The Fondation d’entreprise Hermès presents the first exhibition in Japan of Paris-based artist Mari Minato (born 1981, Kyoto Prefecture). Minato creates works in which she paints abstract motifs, using vivid colors, directly onto buildings; since moving to France in 2006, she has exhibited her works in both solo and group exhibitions, most of them in that country.

“Vanishing droplets in a river” features conventional gallery exhibits, but the exhibition also sees Minato paint on Maison Hermès’s glass block façade, in her first attempt to capture the shifting flow of time and light inside and outside a building. Returning to the origins of various civilizations, Minato takes an interest in what people throughout history have shared, or forgotten, and gives new expression to their traces and distortions. While they suggest bold, improvised movements, her paintings actually derive from meticulous research and observation, based as they are on sketches that she has made of the site before getting to work.

“Utsuwa (Vessel),” which will be painted on the building’s façade ahead of the exhibition at Maison Hermès Le Forum, was inspired by the universality of pots — which have been so important to human civilization — as well as the image of a glass building incorporating its surroundings while coexisting with changes in time and light. In the gallery, the displayed works are centered on a number of motifs that played significant roles in different civilizations and cultures, from the Yellow River civilization to the Mesopotamian, Egyptian, and Islamic worlds.
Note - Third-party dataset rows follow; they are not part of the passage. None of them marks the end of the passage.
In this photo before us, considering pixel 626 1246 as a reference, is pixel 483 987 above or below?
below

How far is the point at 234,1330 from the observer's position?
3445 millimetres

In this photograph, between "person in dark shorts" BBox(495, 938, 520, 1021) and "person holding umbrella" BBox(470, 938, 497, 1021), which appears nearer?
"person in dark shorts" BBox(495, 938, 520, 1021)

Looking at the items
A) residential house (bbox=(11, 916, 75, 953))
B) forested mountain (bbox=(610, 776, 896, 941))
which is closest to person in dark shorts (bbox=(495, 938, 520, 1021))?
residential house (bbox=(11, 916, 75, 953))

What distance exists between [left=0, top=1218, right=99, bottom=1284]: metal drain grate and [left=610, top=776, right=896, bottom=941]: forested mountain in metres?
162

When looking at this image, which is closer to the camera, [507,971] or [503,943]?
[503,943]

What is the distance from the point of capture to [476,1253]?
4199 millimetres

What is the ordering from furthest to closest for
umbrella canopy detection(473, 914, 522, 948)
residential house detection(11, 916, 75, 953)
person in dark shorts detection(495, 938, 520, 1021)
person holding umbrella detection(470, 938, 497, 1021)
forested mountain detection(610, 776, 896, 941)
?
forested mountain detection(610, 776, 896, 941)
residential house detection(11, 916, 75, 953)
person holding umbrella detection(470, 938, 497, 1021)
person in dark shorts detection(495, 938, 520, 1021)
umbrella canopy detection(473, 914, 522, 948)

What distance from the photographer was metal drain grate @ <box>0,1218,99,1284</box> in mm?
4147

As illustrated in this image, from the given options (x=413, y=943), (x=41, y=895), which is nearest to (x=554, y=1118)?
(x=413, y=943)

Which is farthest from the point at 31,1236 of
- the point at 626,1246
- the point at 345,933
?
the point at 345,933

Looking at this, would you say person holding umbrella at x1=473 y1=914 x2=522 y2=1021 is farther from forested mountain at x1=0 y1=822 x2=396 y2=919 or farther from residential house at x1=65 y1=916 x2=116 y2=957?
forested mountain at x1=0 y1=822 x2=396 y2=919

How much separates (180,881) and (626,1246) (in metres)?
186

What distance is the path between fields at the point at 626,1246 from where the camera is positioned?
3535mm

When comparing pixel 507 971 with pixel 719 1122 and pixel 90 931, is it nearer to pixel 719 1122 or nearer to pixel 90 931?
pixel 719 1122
Minato takes an anthropologist’s perspective, expressing all the layers of the cultural fusion and mutual exchange that she discerned while researching everyday articles: statues made of stone, terracotta, bone, iron, and ceramic; talismans and other religious artifacts; pots and tools. These meditative works carefully consider the flow of time since the olden days when populations settled temporarily, building their homes then moving on, guided by buildings and nature. What do the works reveal about history? What relics do they bequeath to us?